Provided material:
▼▼▼

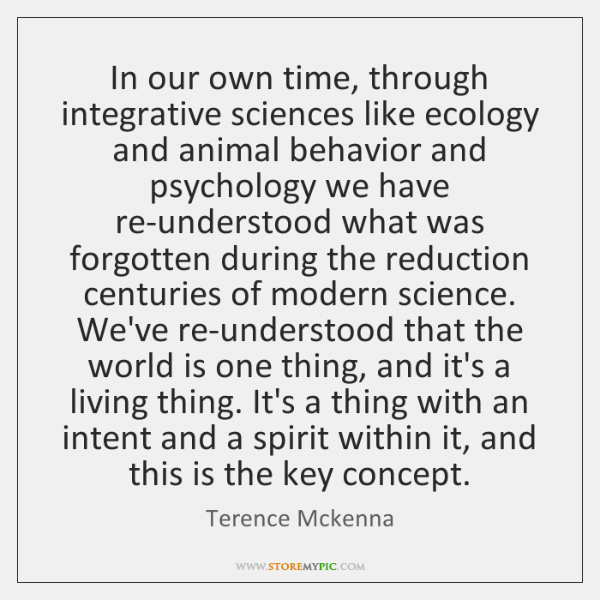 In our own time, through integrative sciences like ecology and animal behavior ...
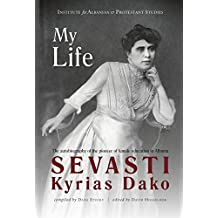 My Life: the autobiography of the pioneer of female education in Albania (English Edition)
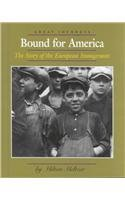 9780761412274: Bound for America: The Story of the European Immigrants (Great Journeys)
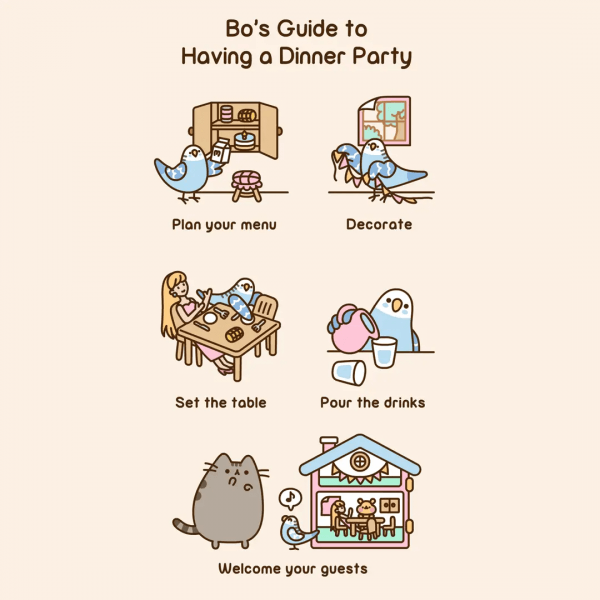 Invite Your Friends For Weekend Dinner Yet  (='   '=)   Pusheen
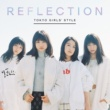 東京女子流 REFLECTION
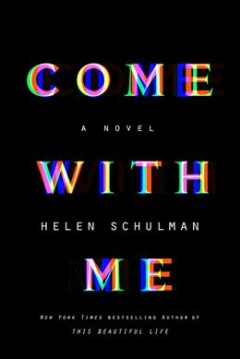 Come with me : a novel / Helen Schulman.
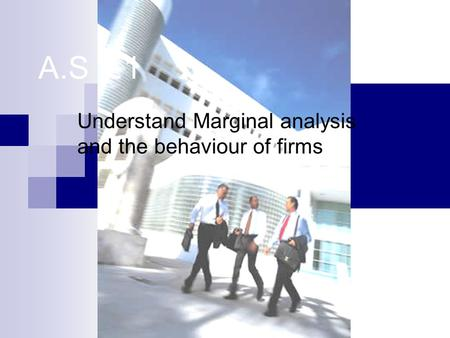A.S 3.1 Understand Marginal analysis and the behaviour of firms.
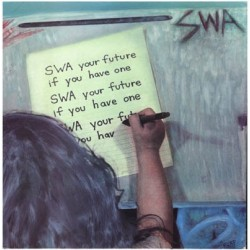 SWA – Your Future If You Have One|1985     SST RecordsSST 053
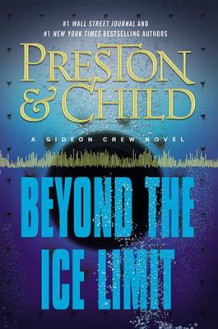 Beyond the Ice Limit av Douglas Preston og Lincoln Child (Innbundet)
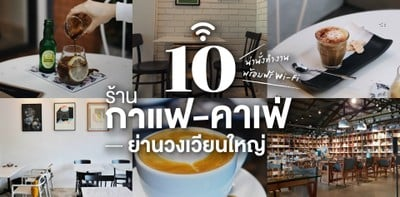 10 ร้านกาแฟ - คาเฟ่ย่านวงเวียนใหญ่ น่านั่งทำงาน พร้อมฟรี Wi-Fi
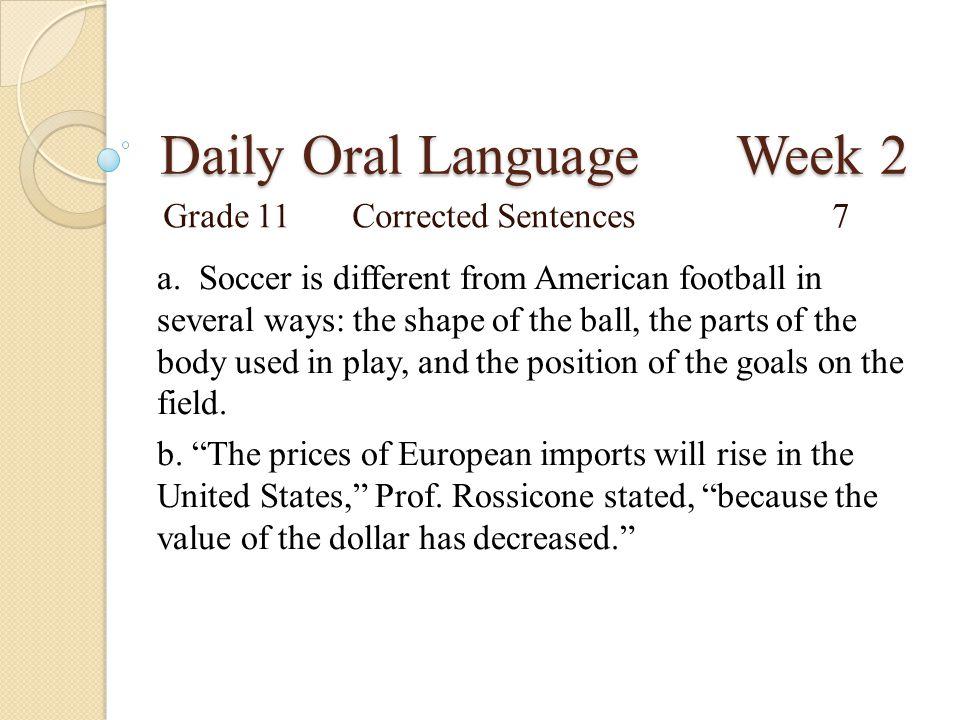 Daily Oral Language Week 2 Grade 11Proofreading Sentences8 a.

▲▲▲
▼▼▼

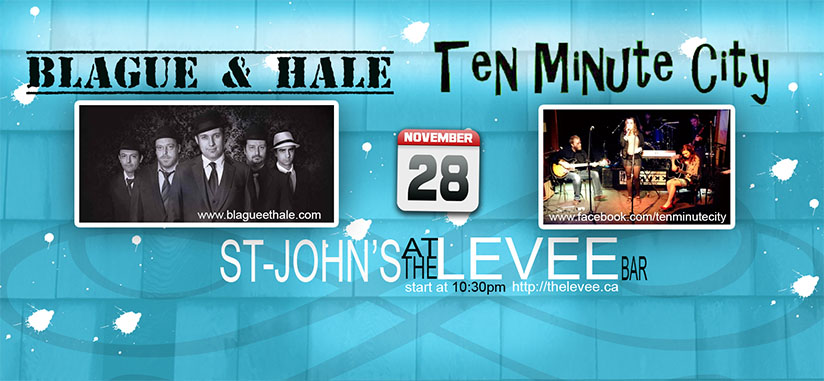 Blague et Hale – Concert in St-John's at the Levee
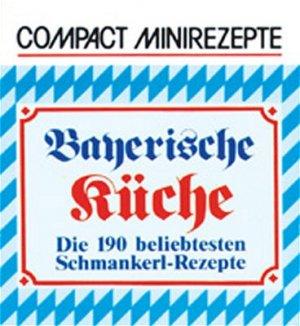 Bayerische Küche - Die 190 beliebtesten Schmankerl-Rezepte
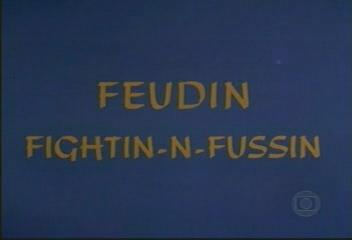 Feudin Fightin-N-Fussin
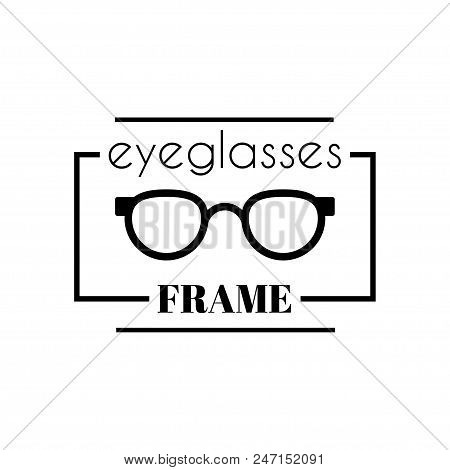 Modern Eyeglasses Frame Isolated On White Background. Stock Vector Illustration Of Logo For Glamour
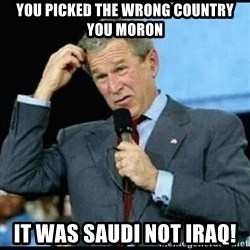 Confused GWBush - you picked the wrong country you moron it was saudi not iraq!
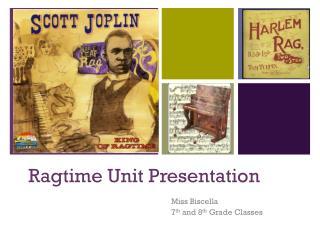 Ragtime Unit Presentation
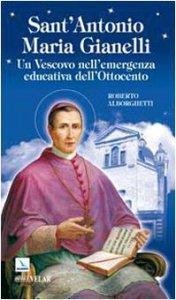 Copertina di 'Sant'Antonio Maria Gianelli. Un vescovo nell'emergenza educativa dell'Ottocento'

▲▲▲
▼▼▼

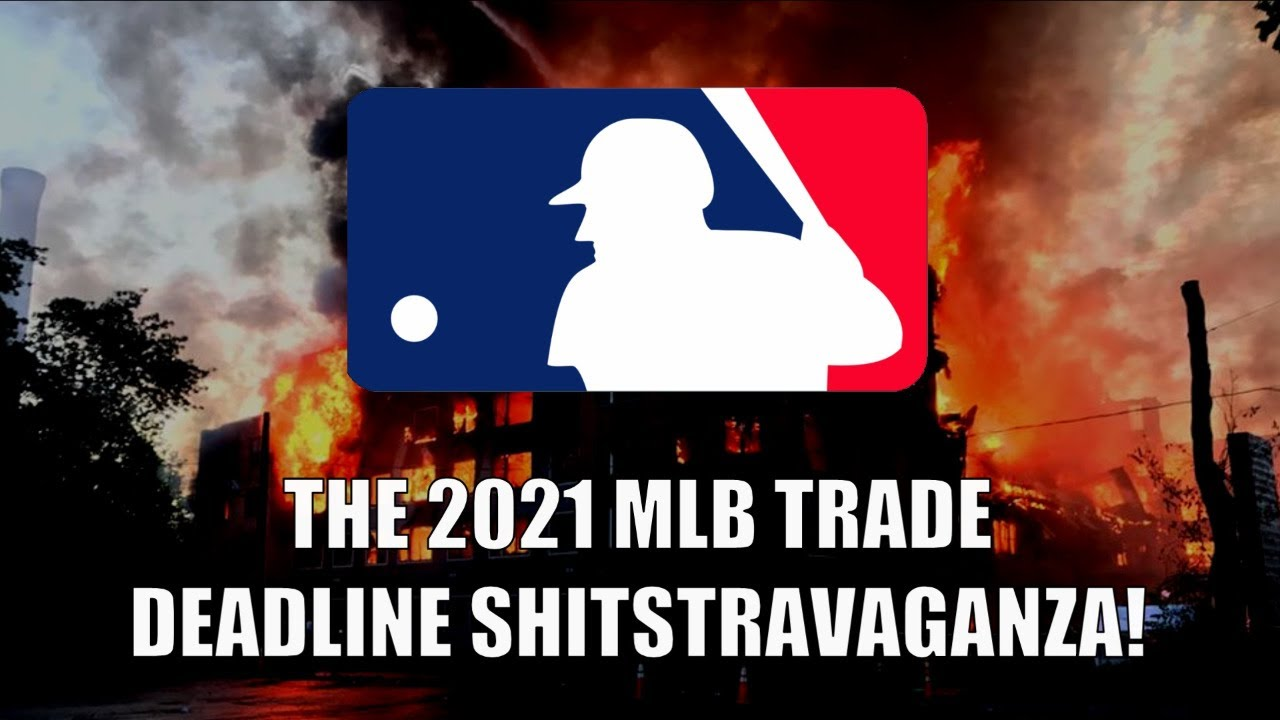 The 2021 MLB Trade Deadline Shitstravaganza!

▲▲▲

To do:
What you need to produce is an exact copy of the entries above, limited to the lines from the one with "Blague et Hale" up to and including the one with "Copertina di 'Sant'Antonio", without pictures.

Output of the task:
 Blague et Hale – Concert in St-John's at the Levee
 Bayerische Küche - Die 190 beliebtesten Schmankerl-Rezepte
 Feudin Fightin-N-Fussin
 Modern Eyeglasses Frame Isolated On White Background. Stock Vector Illustration Of Logo For Glamour
 Confused GWBush - you picked the wrong country you moron it was saudi not iraq!
 Ragtime Unit Presentation
 Copertina di 'Sant'Antonio Maria Gianelli. Un vescovo nell'emergenza educativa dell'Ottocento'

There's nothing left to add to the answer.